### Tarefa
Diga se cada afirmação abaixo está de acordo com o texto sobre a transmissão aérea do coronavírus. Responda sim ou não e cite literalmente as palavras do texto que decidem cada caso.
1. A carta aberta à ONU foi escrita por um grupo de 239 cientistas.
2. Benedetta Allegranzi considerou convincentes as evidências de que o vírus se espalha pelo ar.
3. Depois da reunião com o grupo de 36 especialistas, os conselhos do comitê da ONU mudaram.

### Bloco de texto
↓

Um grupo de 239 cientistas descreveram, em carta aberta à Organização das Nações Unidas (ONU), evidências coletadas de que o coronavírus pode ser transmitido por via aérea. Os autores do texto mostram que partículas menores tem capacidade de infectar pessoas, e pedem à agência que revise suas recomendações. De acordo com o The New York Times, o documento deve ser publicado em revista científica na próxima semana.
Em 29 de junho, atualização mais recente da ONU sobre a covid-19, a entidade afirmou que a transmissão aérea do vírus ocorre apenas após procedimentos médicos que produzem aerossóis ou gotículas menores que cinco mícrons (equivalente a um milionésimo de metro). Sendo assim, a necessidade de ventilação adequada e o uso das máscaras N95 seriam necessárias apenas nessas circunstâncias.
O líder técnico da ONU para o Controle de Infecções, Benedetta Allegranzi, disse que as evidências do vírus espalhado pelo ar não são convincentes.
— Especialmente nos últimos dois meses, temos declarado várias vezes que consideramos a transmissão aérea possível, mas certamente não suportada por evidências sólidas ou até claras — disse. — Há um forte debate sobre isso — acrescentou.
Contudo, entrevistas com quase 20 cientistas — alguns da ONU, inclusive — e e-mails internos mostram que a organização está fora de sintonia com a ciência. Quer sejam transportados no ar por grandes ou pequenas gotículas, os especialistas que elaboraram a carta determinaram que o coronavírus é transportado pelo ar e pode infectar pessoas quando inaladas.
— Se começássemos a revisitar o fluxo de ar, teríamos que estar preparados para mudar muito do que fazemos — afirmou Mary-Louise McLaws, membro do comitê e epidemiologista da Universidade de New South Wales em Sydney. — Acho que é uma boa ideia, muito boa, mas causará um tremor enorme na sociedade de controle de infecções — avaliou.
No início de abril, um grupo de 36 especialistas em qualidade do ar e aerossóis pediu à ONU para considerar a evidência de transmissão aérea do coronavírus. A agência ligou para a líder do grupo, Lidia Morawska, e um consultor da ONU para marcar a reunião. Contudo, a discussão foi dominada por especialistas que defendem a lavagem de mãos e, segundo participantes do encontro, os conselhos do comitê não tiveram mudanças.
Morawska e outros cientistas apontaram diversos incidentes que indicavam a transmissão do vírus pelo ar, especialmente em espaços internos lotados e pouco ventilados. Eles argumentaram que a ONU estava fazendo distinção entre pequenos e grandes aerossóis, mesmo que as pessoas infectadas produzam os dois.

↑

### Dados disponíveis
↓

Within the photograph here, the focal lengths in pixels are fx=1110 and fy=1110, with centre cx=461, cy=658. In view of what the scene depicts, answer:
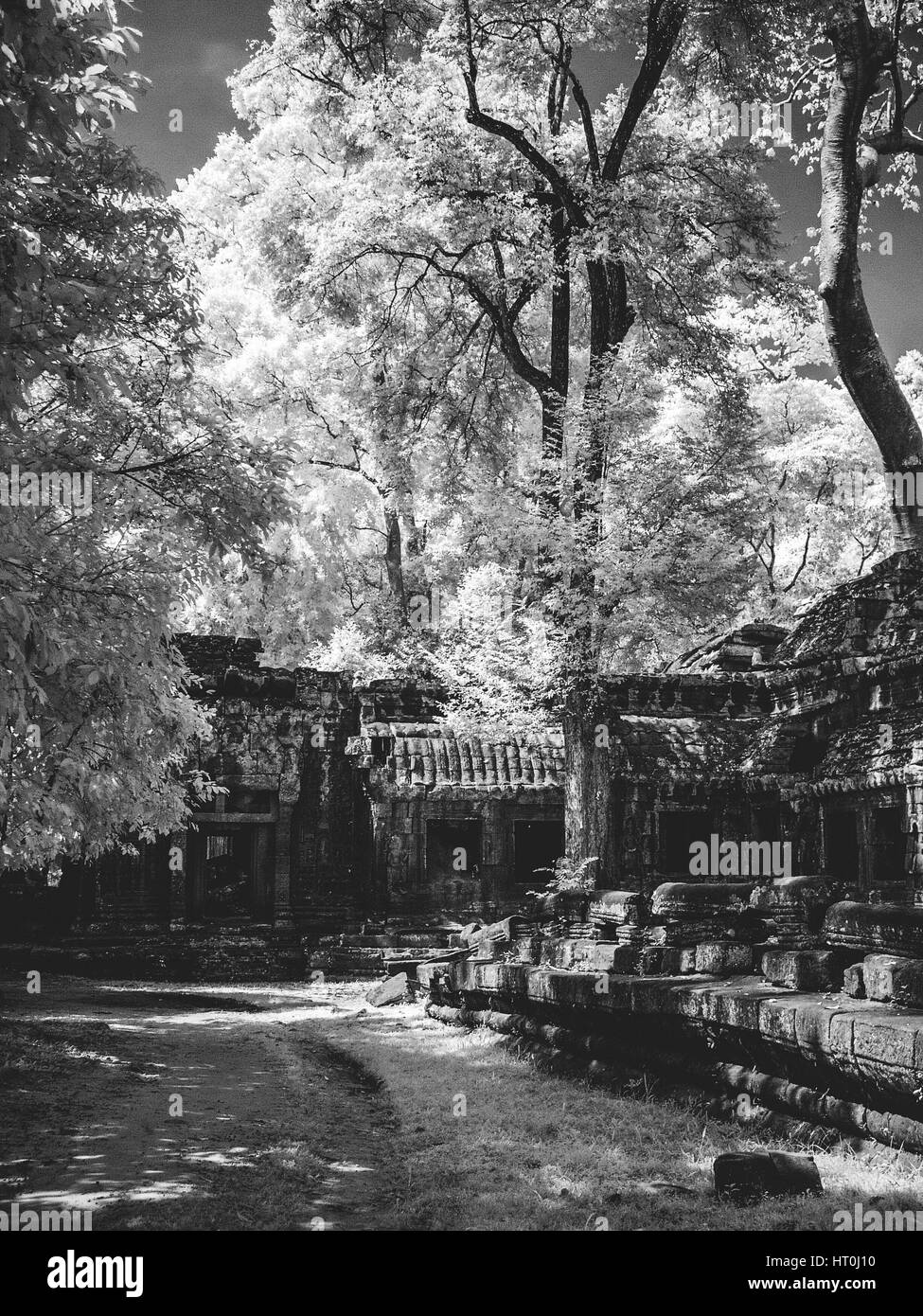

↑

### Resultado da tarefa
1. Sim: "Um grupo de 239 cientistas descreveram, em carta aberta à Organização das Nações Unidas (ONU), evidências coletadas de que o coronavírus pode ser transmitido por via aérea."
2. Não: "as evidências do vírus espalhado pelo ar não são convincentes"
3. Não: "os conselhos do comitê não tiveram mudanças"